The Johnson & Johnson vaccine was the third to be put into use, and only about 7 million people have received it. That is well below the number who have received the Moderna and Pfizer-BioNTech shots, which together are now going into the arms of Americans at a rate of 23 million people each week.

There have been no significant health concerns voiced about those widely-used vaccines. Even the incidence of problems with the Johnson & Johnson shot is low, with six cases of unusual blood clotting reported so far.

But one woman died, and a second woman is hospitalized in critical condition, making the “pause” in distribution a prudent move.

But it need not be an impediment to the nation’s recovery from COVID-19. Production and distribution of the other vaccines has been ramped up. Already 36 percent of the U.S. population has received at least one coronavirus jab, and 22 percent are fully vaccinated. Champaign County (33 percent fully vaccinated) is well above the national average, and the rest of Illinois (22 percent) is at it.

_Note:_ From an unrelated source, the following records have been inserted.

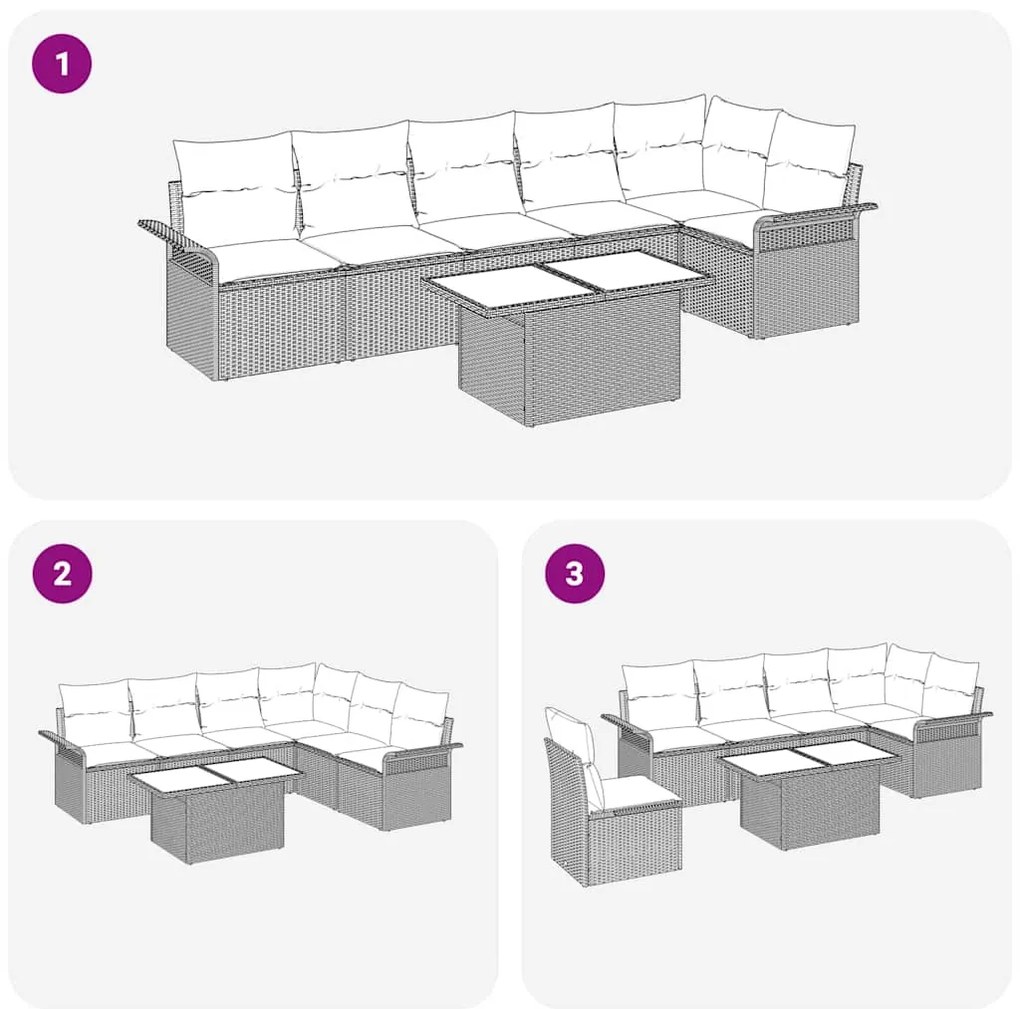 1

2

3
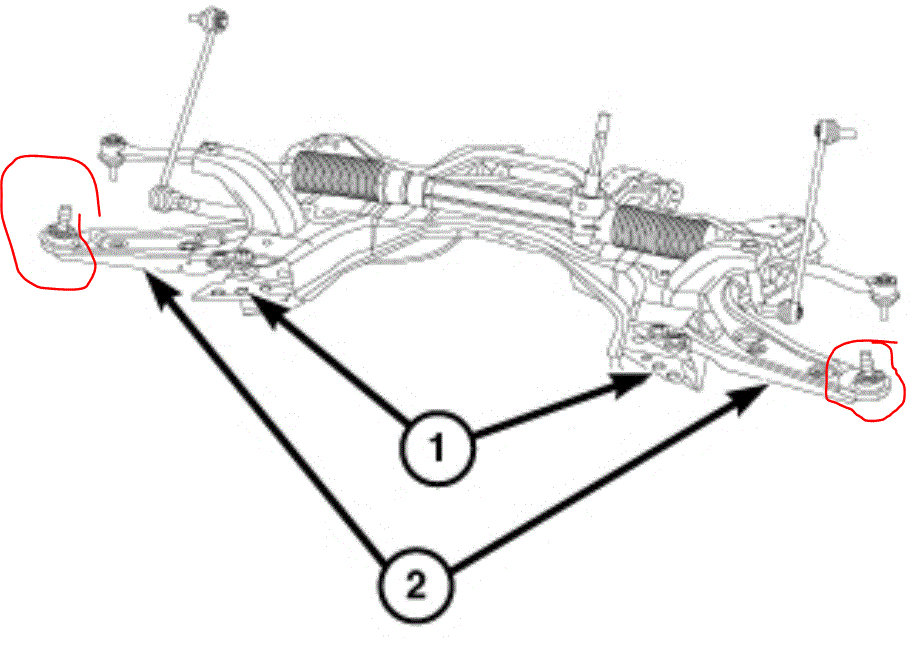 1

2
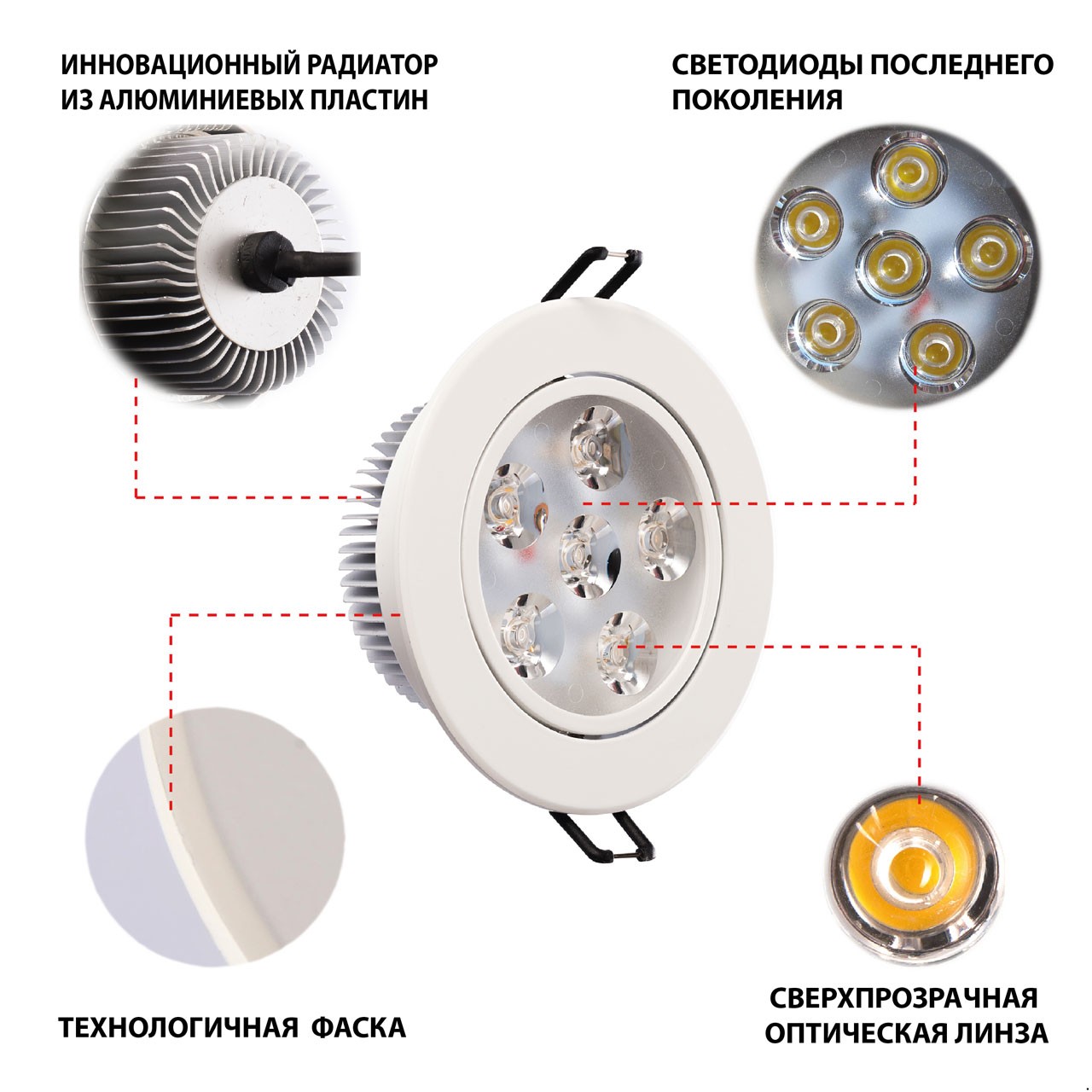 ИННОВАЦИОННЫЙ РАДИАТОР ИЗ АЛЮМИНИЕВЫХ ПЛАСТИН

СВЕТОДИОДЫ ПОСЛЕДНЕГО ПОКОЛЕНИЯ

ТЕХНОЛОГИЧНАЯ ФАСКА

СВЕРХПРОЗРАЧНАЯ ОПТИЧЕСКАЯ ЛИНЗА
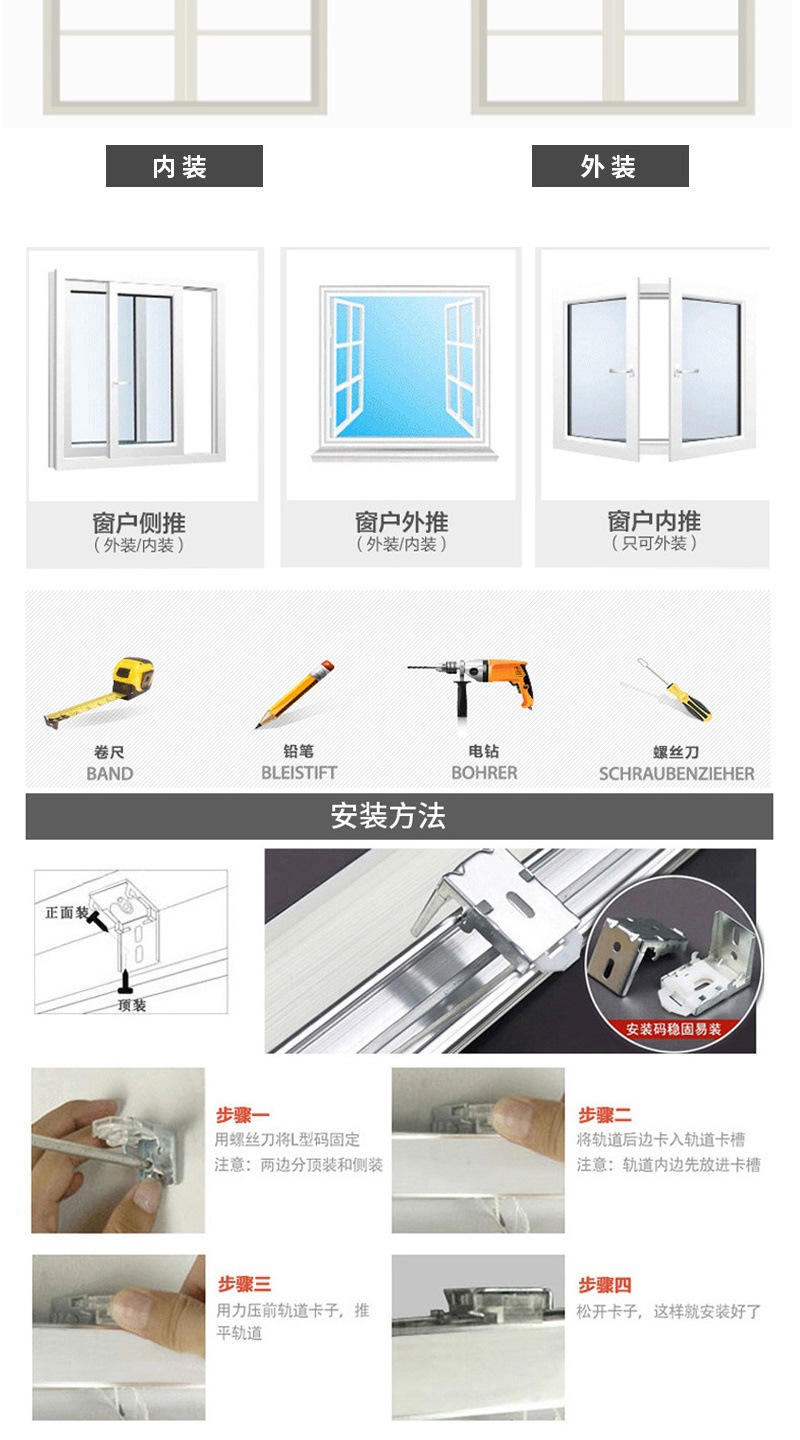 内装

外装

窗户侧推
（外装/内装）

窗户外推
（外装/内装）

窗户内推
（只可外装）

卷尺
BAND

铅笔
BLEISTIFT

电钻
BOHRER

螺丝刀
SCHRAUBENZIEHER

安装方法

正面装

顶装

安装码稳固易装

步骤一
用螺丝刀将L型码固定
注意：两边分顶装和侧装

步骤二
将轨道后边卡入轨道卡槽
注意：轨道内边先放进卡槽

步骤三
用力压前轨道卡子，推平轨道

步骤四
松开卡子，这样就安装好了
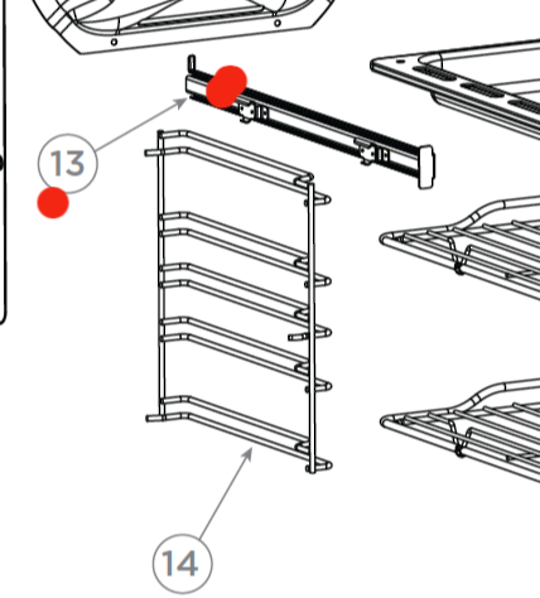 13

14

As long as we continue to mask up, keep a safe distance apart indoors and spend profuse amounts of time outdoors in the coming months, we can make major progress against the virus. Federal officials still believe that as many as 230 million Americans can be inoculated by the end of May. That’s an impressive number, a gigantic step from where we were a year ago.

No one believed the fight against the virus would be easy or without its setbacks. This is just another test of our resolve.